• SOURCE DOCUMENT:

——

Thursday 26 September, 2019

Young Kapanui School artists unofficially open the new Mahara Place

It’s September – time once again to present the wonderful work of primary school children’s artistic impressions and observations about the environment.

He Whenua Ora, Living Land is the 2019 exhibition which results from an eight-year collaboration between Nga Manu Nature Reserve and Mahara Gallery, with the support of the Philipp Family Foundation.

More than 150 children from Waikanae’s Kapanui Primary School created an unofficial opening for the newly refurbished Mahara Place with haka and waiata to launch this year’s Nga Manu-Mahara Gallery Children’s Art and Environment Project.

They were all aged between nine and eleven years’. Over the past seven years, more than 1500 pupils from every primary school in Kapiti have taken part in the project.

Mahara Gallery Director Janet Bayly praised the concern young people were showing for the environment.

“Primary and secondary school children just like you are feeling worried about climate change, and want to do their bit to tackle it,” she said. “It is a new term called eco-anxiety which describes the fear of global warming, and that not enough is being done to stop it."

Philipp Family Foundation Trustee Irene Mackle said New Zealanders don’t appreciate just what they have in the New Zealand environment.

“We all have a chance to join together to save it,” she said.

——

• TO-DO LIST:
**A.** Turn the paragraph in the Kapanui School art article that begins "More than 150 children" into a short bulleted list that keeps its main facts.
**B.** Write the next few sentences of the Kapanui School art article, picking up after its final sentence.
The lines that come next are taken from a separate source.

• ROWS:
——

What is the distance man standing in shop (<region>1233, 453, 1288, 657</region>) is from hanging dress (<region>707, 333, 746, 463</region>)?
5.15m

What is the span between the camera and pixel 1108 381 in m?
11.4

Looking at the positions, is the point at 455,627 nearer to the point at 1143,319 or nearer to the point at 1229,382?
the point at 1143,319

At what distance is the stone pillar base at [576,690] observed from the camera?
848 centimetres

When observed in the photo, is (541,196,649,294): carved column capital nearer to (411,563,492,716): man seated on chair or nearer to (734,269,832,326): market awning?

——

• RESPONSE LIST:
**A.**
- More than 150 children from Kapanui Primary School in Waikanae took part.
- With haka and waiata, they gave the newly refurbished Mahara Place an unofficial opening.
- The event launched this year's Nga Manu-Mahara Gallery Children's Art and Environment Project.

**B.**
As part of the project, the children spent time at Nga Manu and in the Gallery, learning about the natural world and recording their impressions in paintings and poetry.

The end result is an exhibition of the children’s work at the Gallery, which is both framed on the wall and also in the form of poetry and rap on film produced by Dean Hapeta.

Both art works and poetry have been captured in the 90-page book that includes the children’s own comments on their work and their experience of the project.

“This project puts learning more about the environment and art and poetry together, and we hope has given you some new ideas and creative ways of thinking about what you can do to look after the natural world better, reduce pollution and look after each other too,” said Janet Bayly.

Among those Janet Bayly thanked for their involvement were the Philipp Family Foundation, Nga Manu staff and Board, artists and poets in the project - Harriet Bright, Michelle Backhouse, Dean Hapeta and Mary-Jane Duffy – and book designer Amanda Smart.